(Picture-based spatial questions)
____

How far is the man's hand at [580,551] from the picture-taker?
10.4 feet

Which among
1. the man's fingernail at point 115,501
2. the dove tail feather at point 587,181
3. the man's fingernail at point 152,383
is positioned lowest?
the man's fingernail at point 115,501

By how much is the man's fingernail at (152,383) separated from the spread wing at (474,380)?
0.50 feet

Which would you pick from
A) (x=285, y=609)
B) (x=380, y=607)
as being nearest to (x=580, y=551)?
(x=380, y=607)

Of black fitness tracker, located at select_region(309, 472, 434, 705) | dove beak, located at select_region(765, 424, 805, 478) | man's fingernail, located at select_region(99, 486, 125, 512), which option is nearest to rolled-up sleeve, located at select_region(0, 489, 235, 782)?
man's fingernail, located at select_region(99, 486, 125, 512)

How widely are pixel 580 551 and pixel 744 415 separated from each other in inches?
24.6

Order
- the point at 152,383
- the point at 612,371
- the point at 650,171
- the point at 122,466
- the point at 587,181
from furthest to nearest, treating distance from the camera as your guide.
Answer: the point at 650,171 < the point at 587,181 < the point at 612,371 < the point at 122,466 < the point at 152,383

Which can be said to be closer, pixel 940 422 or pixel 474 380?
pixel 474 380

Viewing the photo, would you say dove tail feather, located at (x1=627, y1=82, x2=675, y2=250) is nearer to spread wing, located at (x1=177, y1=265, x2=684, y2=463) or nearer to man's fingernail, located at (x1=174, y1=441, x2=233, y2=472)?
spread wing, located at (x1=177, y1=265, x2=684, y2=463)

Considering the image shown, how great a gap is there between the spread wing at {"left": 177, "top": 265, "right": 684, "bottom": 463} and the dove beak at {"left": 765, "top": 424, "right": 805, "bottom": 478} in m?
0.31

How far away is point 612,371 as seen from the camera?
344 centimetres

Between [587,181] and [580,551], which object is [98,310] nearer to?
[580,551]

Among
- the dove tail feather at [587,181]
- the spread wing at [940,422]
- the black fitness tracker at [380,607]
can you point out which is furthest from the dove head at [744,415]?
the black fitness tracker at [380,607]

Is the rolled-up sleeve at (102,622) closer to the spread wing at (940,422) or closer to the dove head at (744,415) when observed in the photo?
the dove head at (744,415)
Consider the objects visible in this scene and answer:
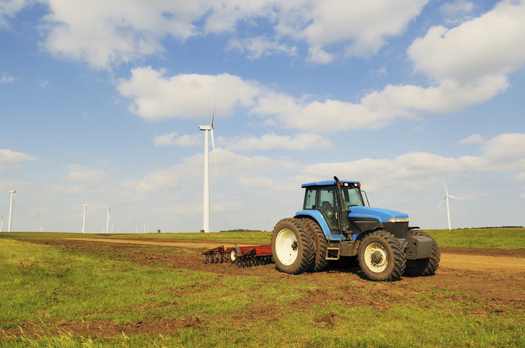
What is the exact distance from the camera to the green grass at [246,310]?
5.36 m

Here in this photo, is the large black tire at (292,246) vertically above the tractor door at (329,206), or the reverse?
the tractor door at (329,206)

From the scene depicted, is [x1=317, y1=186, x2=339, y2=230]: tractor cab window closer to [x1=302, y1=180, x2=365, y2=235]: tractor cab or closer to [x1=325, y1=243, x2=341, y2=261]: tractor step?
[x1=302, y1=180, x2=365, y2=235]: tractor cab

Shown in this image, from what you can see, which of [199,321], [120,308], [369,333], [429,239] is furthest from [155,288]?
[429,239]

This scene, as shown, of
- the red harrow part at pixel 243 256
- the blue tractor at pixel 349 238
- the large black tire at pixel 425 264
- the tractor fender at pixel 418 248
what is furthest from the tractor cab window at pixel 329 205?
the red harrow part at pixel 243 256

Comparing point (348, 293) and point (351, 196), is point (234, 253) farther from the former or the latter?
point (348, 293)

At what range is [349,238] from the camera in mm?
11484

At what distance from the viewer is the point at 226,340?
5.43 metres

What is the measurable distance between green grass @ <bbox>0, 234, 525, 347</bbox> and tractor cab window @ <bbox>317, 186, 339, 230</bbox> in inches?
68.7

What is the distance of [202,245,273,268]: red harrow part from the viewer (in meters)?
14.0

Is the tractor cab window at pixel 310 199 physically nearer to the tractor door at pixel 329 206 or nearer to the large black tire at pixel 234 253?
the tractor door at pixel 329 206

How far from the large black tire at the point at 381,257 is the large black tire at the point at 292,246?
1.88 m

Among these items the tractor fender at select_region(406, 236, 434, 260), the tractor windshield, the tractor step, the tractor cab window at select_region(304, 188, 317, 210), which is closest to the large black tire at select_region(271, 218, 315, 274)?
the tractor step

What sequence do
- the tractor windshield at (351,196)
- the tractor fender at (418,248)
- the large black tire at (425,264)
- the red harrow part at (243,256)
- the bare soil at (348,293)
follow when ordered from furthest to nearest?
the red harrow part at (243,256) → the tractor windshield at (351,196) → the large black tire at (425,264) → the tractor fender at (418,248) → the bare soil at (348,293)

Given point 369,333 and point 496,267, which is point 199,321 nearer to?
point 369,333
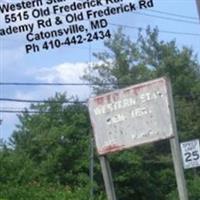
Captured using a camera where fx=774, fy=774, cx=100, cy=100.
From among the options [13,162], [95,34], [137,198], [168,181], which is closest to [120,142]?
[95,34]

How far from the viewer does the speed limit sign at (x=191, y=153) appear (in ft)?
66.0

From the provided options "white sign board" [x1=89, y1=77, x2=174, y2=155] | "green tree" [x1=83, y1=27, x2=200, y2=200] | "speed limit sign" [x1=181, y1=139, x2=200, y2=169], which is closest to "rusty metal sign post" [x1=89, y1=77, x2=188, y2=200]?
"white sign board" [x1=89, y1=77, x2=174, y2=155]

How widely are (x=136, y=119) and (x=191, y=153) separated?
29.9 ft

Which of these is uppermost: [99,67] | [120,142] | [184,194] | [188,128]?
[99,67]

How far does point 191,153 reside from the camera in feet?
67.4

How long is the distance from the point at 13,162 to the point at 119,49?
37082mm

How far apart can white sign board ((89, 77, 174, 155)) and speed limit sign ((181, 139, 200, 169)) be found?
846 centimetres

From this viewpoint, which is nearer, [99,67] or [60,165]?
[60,165]

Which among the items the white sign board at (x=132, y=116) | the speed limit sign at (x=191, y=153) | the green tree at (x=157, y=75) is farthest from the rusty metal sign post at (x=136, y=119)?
the green tree at (x=157, y=75)

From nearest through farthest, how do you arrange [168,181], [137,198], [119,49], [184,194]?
[184,194], [137,198], [168,181], [119,49]

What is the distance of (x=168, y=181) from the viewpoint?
4962 centimetres

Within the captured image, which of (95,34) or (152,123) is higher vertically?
(95,34)

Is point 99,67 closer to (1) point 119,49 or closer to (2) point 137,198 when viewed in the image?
(1) point 119,49

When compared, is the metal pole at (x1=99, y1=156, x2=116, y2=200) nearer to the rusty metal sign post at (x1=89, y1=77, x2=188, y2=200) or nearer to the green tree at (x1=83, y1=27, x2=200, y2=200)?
the rusty metal sign post at (x1=89, y1=77, x2=188, y2=200)
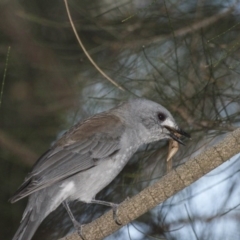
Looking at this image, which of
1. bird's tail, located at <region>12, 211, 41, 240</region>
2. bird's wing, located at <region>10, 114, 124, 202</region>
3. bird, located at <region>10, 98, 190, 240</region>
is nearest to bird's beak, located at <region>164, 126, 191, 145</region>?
bird, located at <region>10, 98, 190, 240</region>

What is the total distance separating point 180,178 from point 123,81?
145 cm

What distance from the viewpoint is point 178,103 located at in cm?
409

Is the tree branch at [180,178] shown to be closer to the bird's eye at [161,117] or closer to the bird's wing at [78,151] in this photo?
the bird's wing at [78,151]

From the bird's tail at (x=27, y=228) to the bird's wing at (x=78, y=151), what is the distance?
0.47 feet

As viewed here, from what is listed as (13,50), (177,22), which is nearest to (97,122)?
(177,22)

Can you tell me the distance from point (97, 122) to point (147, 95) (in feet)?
1.60

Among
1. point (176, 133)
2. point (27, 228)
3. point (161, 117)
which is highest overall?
point (161, 117)

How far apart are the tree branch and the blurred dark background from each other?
0.91 meters

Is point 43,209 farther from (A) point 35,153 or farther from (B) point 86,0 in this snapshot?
(B) point 86,0

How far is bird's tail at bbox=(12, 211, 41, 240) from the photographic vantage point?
326 cm

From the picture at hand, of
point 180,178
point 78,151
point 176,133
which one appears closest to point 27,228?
point 78,151

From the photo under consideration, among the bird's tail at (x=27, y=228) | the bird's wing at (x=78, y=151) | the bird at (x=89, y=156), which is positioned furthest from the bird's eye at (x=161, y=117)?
the bird's tail at (x=27, y=228)

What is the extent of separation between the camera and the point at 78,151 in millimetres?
3688

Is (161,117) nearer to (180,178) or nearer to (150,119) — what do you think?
(150,119)
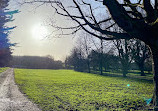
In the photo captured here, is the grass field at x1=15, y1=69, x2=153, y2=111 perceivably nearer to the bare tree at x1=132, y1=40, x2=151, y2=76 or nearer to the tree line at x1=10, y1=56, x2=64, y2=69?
the bare tree at x1=132, y1=40, x2=151, y2=76

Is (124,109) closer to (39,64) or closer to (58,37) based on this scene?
(58,37)

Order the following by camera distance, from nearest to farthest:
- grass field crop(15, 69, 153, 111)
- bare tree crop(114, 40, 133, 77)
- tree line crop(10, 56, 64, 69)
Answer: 1. grass field crop(15, 69, 153, 111)
2. bare tree crop(114, 40, 133, 77)
3. tree line crop(10, 56, 64, 69)

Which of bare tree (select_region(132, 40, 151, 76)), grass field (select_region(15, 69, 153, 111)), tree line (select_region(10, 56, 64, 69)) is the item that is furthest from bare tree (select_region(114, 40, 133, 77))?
tree line (select_region(10, 56, 64, 69))

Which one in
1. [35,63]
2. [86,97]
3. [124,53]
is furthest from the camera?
[35,63]

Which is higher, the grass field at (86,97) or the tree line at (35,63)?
the tree line at (35,63)

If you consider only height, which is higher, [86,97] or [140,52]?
[140,52]

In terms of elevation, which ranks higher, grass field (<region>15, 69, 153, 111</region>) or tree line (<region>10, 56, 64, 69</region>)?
tree line (<region>10, 56, 64, 69</region>)

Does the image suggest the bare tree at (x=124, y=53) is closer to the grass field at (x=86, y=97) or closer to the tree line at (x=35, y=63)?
the grass field at (x=86, y=97)

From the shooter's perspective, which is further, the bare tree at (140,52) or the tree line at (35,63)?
the tree line at (35,63)

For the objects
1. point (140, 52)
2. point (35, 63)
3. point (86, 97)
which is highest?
point (140, 52)

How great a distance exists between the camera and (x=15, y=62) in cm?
8650

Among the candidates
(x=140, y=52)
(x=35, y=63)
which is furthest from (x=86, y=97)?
(x=35, y=63)

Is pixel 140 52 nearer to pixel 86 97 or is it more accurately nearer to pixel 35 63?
pixel 86 97

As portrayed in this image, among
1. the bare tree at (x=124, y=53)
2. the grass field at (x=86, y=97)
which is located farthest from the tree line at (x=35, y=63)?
the grass field at (x=86, y=97)
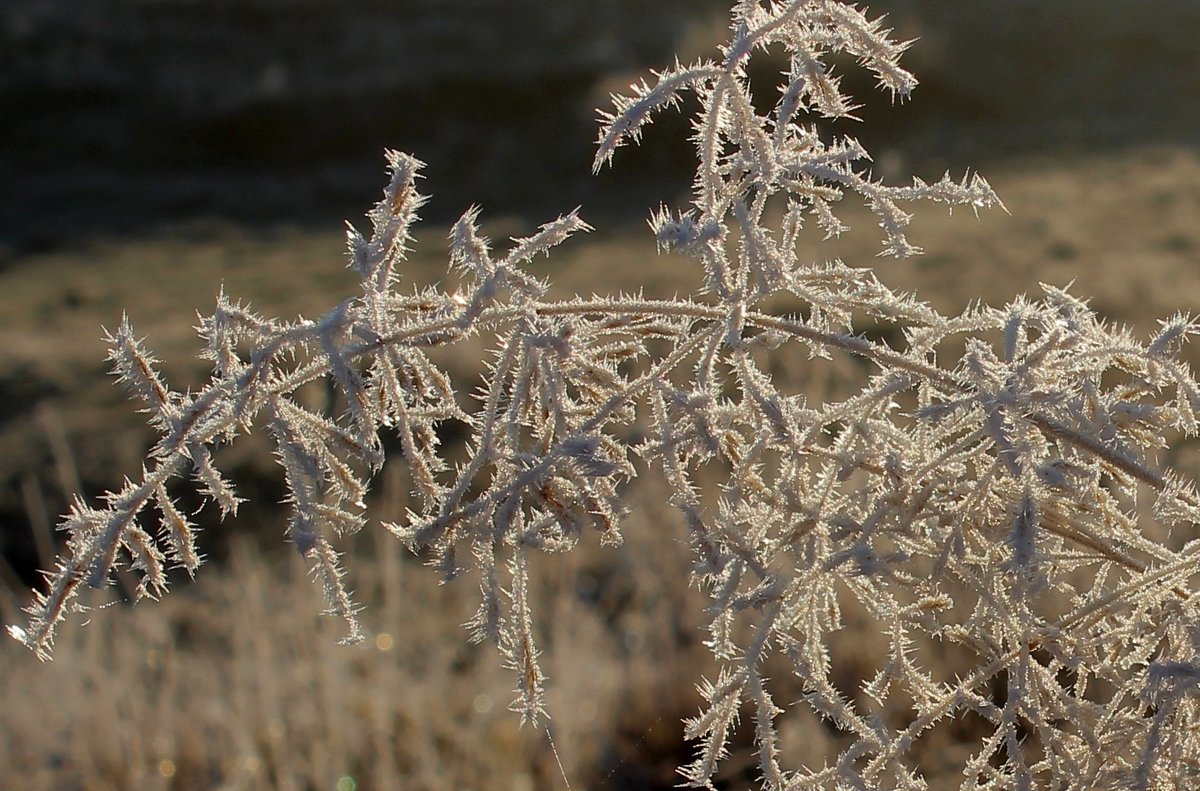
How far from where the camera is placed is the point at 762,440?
1.01m

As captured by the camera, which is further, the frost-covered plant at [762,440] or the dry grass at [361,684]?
the dry grass at [361,684]

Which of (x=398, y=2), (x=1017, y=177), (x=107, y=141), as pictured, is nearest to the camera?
(x=1017, y=177)

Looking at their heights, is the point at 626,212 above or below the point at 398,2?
below

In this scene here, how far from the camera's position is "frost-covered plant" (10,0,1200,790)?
0.99 metres

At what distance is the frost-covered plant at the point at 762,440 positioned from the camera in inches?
38.8

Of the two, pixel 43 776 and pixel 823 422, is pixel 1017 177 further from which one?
pixel 823 422

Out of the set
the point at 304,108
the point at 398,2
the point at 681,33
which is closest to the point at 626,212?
the point at 681,33

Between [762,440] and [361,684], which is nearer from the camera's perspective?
[762,440]

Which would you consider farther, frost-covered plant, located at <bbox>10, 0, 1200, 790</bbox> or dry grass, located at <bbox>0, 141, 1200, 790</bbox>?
dry grass, located at <bbox>0, 141, 1200, 790</bbox>

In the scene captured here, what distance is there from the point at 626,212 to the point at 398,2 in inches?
301

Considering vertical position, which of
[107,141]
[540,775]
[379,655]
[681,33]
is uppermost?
[681,33]

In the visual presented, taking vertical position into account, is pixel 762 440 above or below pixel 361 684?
above

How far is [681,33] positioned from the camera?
1897cm

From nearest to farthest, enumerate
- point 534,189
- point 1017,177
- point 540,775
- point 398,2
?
point 540,775 < point 1017,177 < point 534,189 < point 398,2
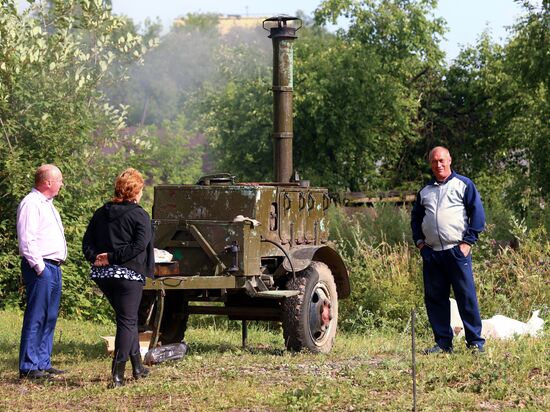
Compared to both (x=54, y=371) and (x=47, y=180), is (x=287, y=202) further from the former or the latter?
(x=54, y=371)

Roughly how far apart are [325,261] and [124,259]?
3650mm

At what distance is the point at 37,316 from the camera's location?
9.45 m

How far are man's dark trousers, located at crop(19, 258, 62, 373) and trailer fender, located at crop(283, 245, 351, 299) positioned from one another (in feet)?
8.34

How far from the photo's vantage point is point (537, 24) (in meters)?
20.7

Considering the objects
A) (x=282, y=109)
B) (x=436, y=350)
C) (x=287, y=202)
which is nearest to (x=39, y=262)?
(x=287, y=202)

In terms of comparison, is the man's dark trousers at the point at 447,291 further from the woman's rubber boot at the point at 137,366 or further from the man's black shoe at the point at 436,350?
the woman's rubber boot at the point at 137,366

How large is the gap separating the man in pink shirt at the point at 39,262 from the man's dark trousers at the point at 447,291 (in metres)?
3.39

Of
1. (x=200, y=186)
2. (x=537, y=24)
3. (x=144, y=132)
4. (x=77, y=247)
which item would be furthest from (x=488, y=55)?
(x=200, y=186)

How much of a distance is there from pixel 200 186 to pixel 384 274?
5.13 m

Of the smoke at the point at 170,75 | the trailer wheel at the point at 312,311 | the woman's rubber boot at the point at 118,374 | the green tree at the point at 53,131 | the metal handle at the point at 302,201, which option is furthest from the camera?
the smoke at the point at 170,75

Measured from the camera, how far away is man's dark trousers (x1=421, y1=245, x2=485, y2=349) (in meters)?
10.1

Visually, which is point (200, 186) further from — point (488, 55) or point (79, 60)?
point (488, 55)

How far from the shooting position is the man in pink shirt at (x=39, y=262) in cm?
930

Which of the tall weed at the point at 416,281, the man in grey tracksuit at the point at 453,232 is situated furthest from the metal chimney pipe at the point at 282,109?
the man in grey tracksuit at the point at 453,232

____

### PROBLEM TO SOLVE:
Repeat word for word the lines running from the line containing "Roughly how far" to the end of the entries above, inclusive.

### RIGHT ANSWER:
Roughly how far apart are [325,261] and [124,259]?
3650mm

At what distance is the point at 37,316 from the camera's location?
9.45 m

How far are man's dark trousers, located at crop(19, 258, 62, 373) and trailer fender, located at crop(283, 245, 351, 299) positioned from one another (in feet)?
8.34

How far from the photo's vantage point is point (537, 24) (in meters)?
20.7

Considering the objects
A) (x=282, y=109)
B) (x=436, y=350)
C) (x=287, y=202)
which is nearest to (x=39, y=262)?
(x=287, y=202)

In terms of comparison, is the man's dark trousers at the point at 447,291 further from the woman's rubber boot at the point at 137,366 or further from the man's black shoe at the point at 436,350?
the woman's rubber boot at the point at 137,366

How large is the gap separating the man in pink shirt at the point at 39,262 from the man's dark trousers at the point at 447,291 (in metres)?
3.39

Of
1. (x=200, y=186)
2. (x=537, y=24)
3. (x=144, y=132)
4. (x=77, y=247)
which item would be furthest from (x=488, y=55)?
(x=200, y=186)

How much of a distance is there from pixel 200 186 to pixel 384 274?
5.13 m

Of the smoke at the point at 170,75 | the trailer wheel at the point at 312,311 | the woman's rubber boot at the point at 118,374 | the green tree at the point at 53,131 | the metal handle at the point at 302,201, which option is furthest from the camera?
the smoke at the point at 170,75

Measured from the camera, how far away is man's dark trousers (x1=421, y1=245, x2=485, y2=349) (in meters)?
10.1

Visually, which is point (200, 186) further from — point (488, 55) or point (79, 60)?
point (488, 55)

How far from the shooting position is the man in pink shirt at (x=39, y=262) in cm?
930

Which of the tall weed at the point at 416,281, the man in grey tracksuit at the point at 453,232 is situated furthest from the metal chimney pipe at the point at 282,109?
the man in grey tracksuit at the point at 453,232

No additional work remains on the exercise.